The Groovin occurrence is located along Squaw Creek about 15 kilometres east of Dease Lake. Tractor tote roads from the highway pass two kilometres north and five kilometres south of the property.
The Groovin showing is underlain by a series of intercalated felsic to intermediate volcanics and clastic sediments, which are believed to be part of the Kutcho Formation of the Upper Permian to Lower Triassic Cache Creek Complex. The felsic volcanics consist of massive buff and white cherty rhyolite. Highly schistose chlorite schists represent andesitic volcanics, locally pyritic. The sediments include greywacke, argillite, and conglomerates. The conglomerates are highly schistose with rounded rhyolite, basalt, and granitic fragments and some shaley clasts.
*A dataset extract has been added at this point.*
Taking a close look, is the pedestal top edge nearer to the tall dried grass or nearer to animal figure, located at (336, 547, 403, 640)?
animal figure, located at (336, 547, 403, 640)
Several rock samples were taken from an outcrop of highly foliated chlorite-leucoxene(?)- carbonate(?) schist yielding up to 2.16 per cent copper (Assessment Report 25093, sample 358086) with low values for other base and precious metals. This sample contained up to 6 per cent chalcopyrite as blebs and stringers; the stringers have been stretched out and disaggregated along foliation, indicating their emplacement prior to deformation. This outcrop could represent footwall stringer zone alteration and mineralization in a volcanogenic massive sulphide system.
In 2018, a grab sample (W371653) from a narrow (30 centimetres) pyritic shear zone near and parallel to the southern contact of the northern rhyolite body assayed 0.16 per cent copper, 8.2 grams per tonne silver, and 0.09 per cent zinc (Assessment Report 38012).
In 2017, geologic and geochemical studies of the TCS property were undertaken by Attunga Holdings Inc. and Running Dog Resources Ltd. The 2017 exploration program focused on a historic copper-zinc soil geochemical anomaly and a reported copper-zinc showing in Squaw Creek, with the collection of 10 rock samples, 11 silt samples, and 7 soil samples. In 2018, the TCS property was under option by Kutcho Copper Corp. from Running Dog Resources Ltd. and Attunga Holdings Inc. The 2018 exploration program followed up on the 2017 work that identified the claims as having potential to host volcanogenic massive sulphide mineralization similar to the Kutcho (104I 060) deposit 83 kilometres to the east-southeast. A total of 14 rock samples and 197 soil samples were taken.